**Assigned task 1**
In the ChemAmp text, what is the maximum number of samples used per task for scoring and screening?
**Assigned task 2**
Return the part of the ChemAmp text from "Amplification occurs in" up to and including "and computational overhead.".
**Assigned task 3**
Resume the ChemAmp text after its last sentence.

**Text provided**
□ □ □ □
Amplification occurs in two steps. Stage 1 iteratively encapsulates each atomic tool \(t_k\) into composite variants \(\mathcal{A}_i(t_k)\) and assigns a score \(s_i\) based on task metrics. Encapsulation depth increases only if the gain exceeds threshold \(\delta\), and all valid variants are registered in the tool library. Stage 2 performs cross-composite synergy within the library: after ranking by score, the top-1 is used as a base to combine with other top-k tools \(\{\mathcal{A}(t_1,t_2),...,\mathcal{A}(t_1,t_k)\}\), followed by re-scoring and iteration until global performance no longer improves. This "rank-and-score + threshold-based early stopping" strategy balances search space and computational overhead.

3. Low Data Requirement (≤10 samples)

Annotated data is scarce in the chemical domain. Consequently, the entire composition optimization process uses no more than 10 samples per task for scoring and screening. This is feasible because each atomic tool already carries strong domain priors; ChemAmp only needs to identify the relative signal of whether "a certain combination brings improvement" rather than learning task knowledge from scratch. A small number of validation samples is sufficient to distinguish between effective and ineffective combinations.

Key Experimental Results¶

Main Results (Molecular Design - ChemLLMBench)¶

Method	Exact Match	BLEU	FTS
ChemDFM-13B	0.32	0.85	0.74
Text+Chem T5	0.32	0.85	0.82
GPT-4o	0.01	0.57	0.54
ChemAmp	0.42	0.88	0.84

Ablation Study¶

Configuration	Key Metrics	Description
Stage 1 only	Improvement observed	Single tool enhancement is effective
Stage 1 + Stage 2	Optimal	Cross-composite synergy provides further gains
Vanilla Multi-agent	Poor	Simple stacking is inferior to structured composition
Token Cost	94% reduction	vs vanilla multi-agent system

Key Findings¶

ChemAmp consistently outperforms specialized chemical models, general LLMs, and traditional agent orchestration systems across four core chemical tasks.
Inference token costs are only 6% of those in vanilla multi-agent systems, demonstrating high efficiency.
Bottom-up composition strategies are superior to top-down orchestration strategies.
Molecular design exact match increased from the Prev. SOTA of 0.32 to 0.42 (+31%), validating the effectiveness of tool amplification.

Highlights & Insights¶

Novelty: The distinction between "tool amplification" and "tool orchestration" is clear and compelling, shifting focus from "cross-task scheduling" to "intra-task enhancement."
Efficiency and Value: Achieving better performance while reducing inference token costs by 94% suggests that structured composition is more efficient than brute-force stacking.
□ □ □ □
**Excerpted records**

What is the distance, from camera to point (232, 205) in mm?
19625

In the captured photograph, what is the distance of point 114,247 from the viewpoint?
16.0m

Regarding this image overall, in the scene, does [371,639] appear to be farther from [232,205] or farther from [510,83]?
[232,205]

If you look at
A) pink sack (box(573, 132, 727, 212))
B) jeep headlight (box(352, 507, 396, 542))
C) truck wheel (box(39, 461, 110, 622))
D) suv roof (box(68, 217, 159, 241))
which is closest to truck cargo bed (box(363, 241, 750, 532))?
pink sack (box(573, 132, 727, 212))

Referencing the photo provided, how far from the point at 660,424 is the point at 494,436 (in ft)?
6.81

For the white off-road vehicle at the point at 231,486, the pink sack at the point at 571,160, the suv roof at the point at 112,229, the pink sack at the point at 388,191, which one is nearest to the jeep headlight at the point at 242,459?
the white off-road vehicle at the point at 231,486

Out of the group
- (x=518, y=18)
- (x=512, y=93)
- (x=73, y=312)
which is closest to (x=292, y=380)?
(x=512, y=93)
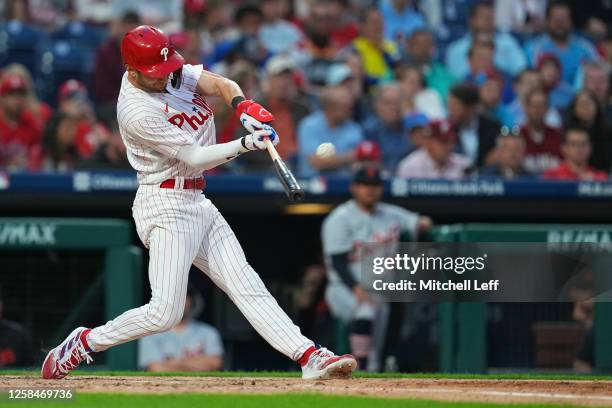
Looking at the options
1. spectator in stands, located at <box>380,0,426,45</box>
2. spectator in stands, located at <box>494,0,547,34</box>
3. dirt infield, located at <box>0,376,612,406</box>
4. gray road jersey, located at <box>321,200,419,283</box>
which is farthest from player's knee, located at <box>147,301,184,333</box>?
spectator in stands, located at <box>494,0,547,34</box>

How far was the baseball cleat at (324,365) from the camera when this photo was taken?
5641 mm

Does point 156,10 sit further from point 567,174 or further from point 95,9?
point 567,174

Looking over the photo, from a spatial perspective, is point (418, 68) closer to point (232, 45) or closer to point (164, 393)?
point (232, 45)

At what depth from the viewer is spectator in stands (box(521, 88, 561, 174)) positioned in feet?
33.2

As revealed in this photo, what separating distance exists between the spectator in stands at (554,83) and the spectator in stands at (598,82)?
0.21 metres

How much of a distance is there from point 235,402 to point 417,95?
6251 millimetres

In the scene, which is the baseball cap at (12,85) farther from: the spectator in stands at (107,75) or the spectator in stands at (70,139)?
the spectator in stands at (107,75)

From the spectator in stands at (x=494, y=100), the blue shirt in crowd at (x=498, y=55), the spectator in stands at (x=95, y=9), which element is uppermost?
the spectator in stands at (x=95, y=9)

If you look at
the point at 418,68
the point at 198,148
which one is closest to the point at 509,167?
the point at 418,68

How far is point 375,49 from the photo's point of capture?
1148 centimetres

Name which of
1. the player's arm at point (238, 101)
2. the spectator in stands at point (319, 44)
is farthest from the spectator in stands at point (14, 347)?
the spectator in stands at point (319, 44)

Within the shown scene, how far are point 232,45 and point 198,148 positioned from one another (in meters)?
5.35

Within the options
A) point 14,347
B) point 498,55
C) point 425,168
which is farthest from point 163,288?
point 498,55

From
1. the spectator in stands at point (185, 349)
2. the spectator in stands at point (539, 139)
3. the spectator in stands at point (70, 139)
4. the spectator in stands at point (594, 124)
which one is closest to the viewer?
the spectator in stands at point (185, 349)
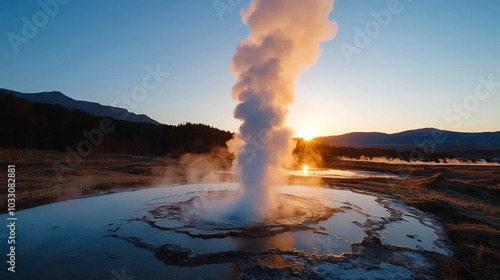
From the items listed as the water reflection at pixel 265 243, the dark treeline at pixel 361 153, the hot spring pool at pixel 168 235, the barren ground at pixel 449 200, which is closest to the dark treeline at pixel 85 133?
the barren ground at pixel 449 200

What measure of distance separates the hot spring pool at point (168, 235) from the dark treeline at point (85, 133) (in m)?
33.9

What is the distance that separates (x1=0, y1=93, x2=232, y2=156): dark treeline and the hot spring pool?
33.9m

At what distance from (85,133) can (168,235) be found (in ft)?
152

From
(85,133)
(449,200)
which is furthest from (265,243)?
(85,133)

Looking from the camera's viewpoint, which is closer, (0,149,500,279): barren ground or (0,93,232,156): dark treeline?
(0,149,500,279): barren ground

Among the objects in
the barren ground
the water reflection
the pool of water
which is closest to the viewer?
the barren ground

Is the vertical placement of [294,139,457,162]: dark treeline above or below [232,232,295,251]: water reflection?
above

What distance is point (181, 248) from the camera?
7.29 m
□ □ □ □
**Answer space 1**
No more than 10 samples per task.

**Answer space 2**
Amplification occurs in two steps. Stage 1 iteratively encapsulates each atomic tool \(t_k\) into composite variants \(\mathcal{A}_i(t_k)\) and assigns a score \(s_i\) based on task metrics. Encapsulation depth increases only if the gain exceeds threshold \(\delta\), and all valid variants are registered in the tool library. Stage 2 performs cross-composite synergy within the library: after ranking by score, the top-1 is used as a base to combine with other top-k tools \(\{\mathcal{A}(t_1,t_2),...,\mathcal{A}(t_1,t_k)\}\), followed by re-scoring and iteration until global performance no longer improves. This "rank-and-score + threshold-based early stopping" strategy balances search space and computational overhead.

**Answer space 3**
Experimental Thoroughness: Although applied to chemistry, the tool amplification paradigm is potentially transferable to other scientific domains.
Low Data Requirement: Optimization of combinations with ≤10 samples makes the approach highly practical for real-world scenarios.

Limitations & Future Work¶

Reliance on GPT-4o as a core agent: The effectiveness of the composition strategy may be limited by the capabilities of the underlying LLM.
Evaluation Scale: Assessment was conducted only on 100 instances from ChemLLMBench, which is a relatively small scale.
Domain Specificity: Applicability to other scientific domains remains to be verified.
Future Work: Extending the framework to more scientific fields, investigating the interpretability of composition strategies, and reducing dependence on closed-source LLMs.

vs ChemCrow/Coscientist: Typical tool orchestration systems that are effective for cross-task scheduling but do not enhance individual tool performance.
vs ChemToolAgent: Supports large toolsets and dynamic selection but remains within the orchestration paradigm.
vs AgentPrune/GPTSwarm: Automates workflow optimization but does not involve enhancement at the atomic tool level.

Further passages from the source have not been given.